Wednesday, August 04, 2010

Drools Grid (version 2) – #1 Modules Introduction

Hi there, I'm right now commiting/merging into the JBoss Drools trunk (5.2.0.SNAPSHOT) the new version of the Drools Grid module. The idea of this module and all its submodules is to provide the ability to execute distributed knowledge session across distributed grid of machines/nodes.

For achieving this big goal we can set up different components that will allow us to transparently distribute our knowledge session based on the requirements that we have for our applications.
In this post I will give a quick overview about each of these components and in the next few post I will be trying to show how we can use this project in real life scenarios.

Remember that this is a work in progress, so community feedback is appreciated!

Inside the drools-grid directory you will find the following sub modules:

Drools Grid API (drools-grid-api - Low level API)

This module contains all the low level APIs to interact with nodes across the grid. You will find here core concepts that will be used in the grid internals to define different types of services.
Some of the core interfaces that you will find here are:

ExecutionNodeService: this interface will represent across the grid Nodes that will be able to host and execute knowledge sessions.
DirectoryNodeService: this interface will represent across the grid Nodes that will be in charge of hosting a directory with information about what’s living inside the grid. Inside these nodes we can find all the ExecutionNodeServices and HumanTaskNodeServices that we have currently running inside our distributed nodes and also the knowledge sessions that we have running inside them.
HumanTaskNodeService: this interface will represent a HumanTaskNodeService that will be in charge of hosting and executing human tasks for business processes. (Work in progress, so expect changes)

(note: In the future expect to see more of these interfaces representing new type of services running inside the grid.)

These services will be distributed running in different places and we will use a simple API to be able to be connected with these services in order to use them. For handling these connections to different services we have a class called GridConnection. This GridConnection class will let us add new connectors to our different services. We can add new ExecutionNodes, DirectoryNodes or HumanTaskNodes connectors to a GridConnection. Based on these connectors when we ask for a specific service (executionNode, directoryNode or humanTaskNode) the GridConnection will choose one of the registered connectors and it will give us one connection to the service. In the case that we want to create a new knowledge session, we need to request for an ExectuionNode to the GridConnection. This will take one of the available connectors and it will create an ExecutionNode (client) for you to start using it. The executionNode internally will contain a set of low level services, that based on the connector type will be configured to provide an execution environment that will run locally, remotely or in a real distributed environment.

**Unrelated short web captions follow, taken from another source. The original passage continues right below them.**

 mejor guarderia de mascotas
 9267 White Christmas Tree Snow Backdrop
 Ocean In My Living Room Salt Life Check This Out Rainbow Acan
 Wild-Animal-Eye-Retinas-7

As you can imagine, these interfaces needs to be implemented in order to provide the functionality. That's why we have different modules that provides different implementations for these services.
It’s also important to note, that this APIs are extended for each particular type of environment. You will find two extensions right now: drools-grid-remote-api and drools-grid-distributed-api. Both will contain a set of specific classes and interfaces that extends the core functionality provided by the project drools-grid-api.

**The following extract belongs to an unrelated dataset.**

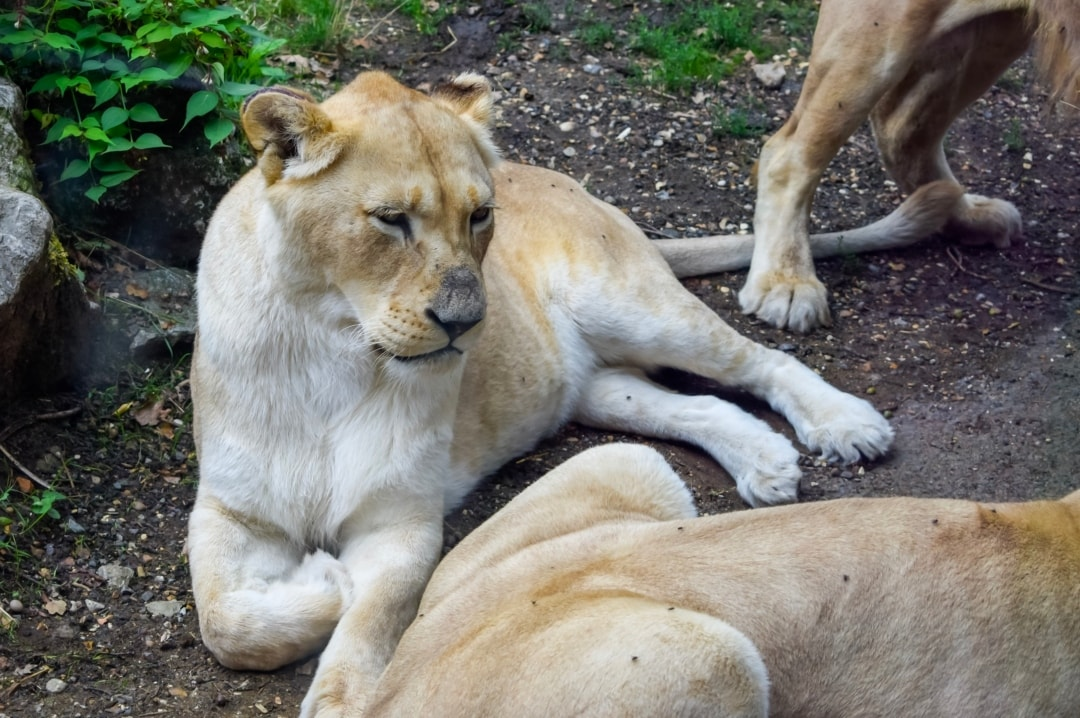 A photograph of the lions in the Big Cat Trail at Paradise Wildlife Park - Paradise Wildlife Park - A Review - Mrs H's favourite things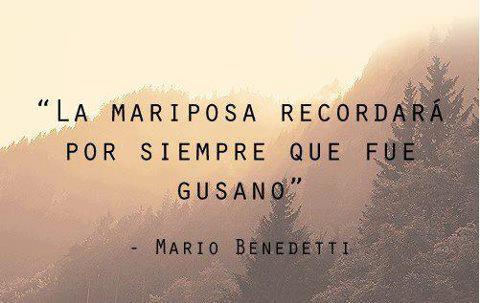 #Benedetti, gusano, mariposa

Let's take a look at the different different environment types and the sub-modules that we need to use in each of them.

Local Environments

This is a pretty straight forward environment. This environment will let us execute Drools in the way we already are used to. The only difference with the common Drools APIs is that we will use the Drools Grid APIs that will give us the power to move our application to a different type of environment in the future.

Drools Grid Local Impl (drools-grid-local):

This module provides a Local implementation of the previously described services. With Local I mean, in the same JVM instance. This implementation behaves in the same way that if we were using the common Drools APIs. The idea behind this implementation is to provide the ability to run Drools Grid locally using the same APIs that we can use in distributed environments. This will give us the possibility to move our implementations from one environment (Local) to more distributed ones (Remote or Distributed).

Inside this project you will find the local implementation of the services that will included inside the Execution Nodes and Directory Nodes. Note that we didn't include the HumanTask node here because we don't have a local implementation for the Human Task service.

Remote Environments

Remote Environments will let us run our knowledge sessions in different JVM instances distributed across a network of computers. Based on the requirements of each situations we will be able to choose the underlaying implementation that it’s used to communicate different runtimes hosted in different JVMs/Machines/Nodes.

Drools Grid Remote API (drools-grid-remote-api):

This module provides the API that needs to be implemented by Remote Environment providers. Right now the two planned implementation for these APIs will be HornetQ and Apache Mina. The idea behind this two implementation is provide the guidelines to create new and more robust implementations that suits different situations/requirements.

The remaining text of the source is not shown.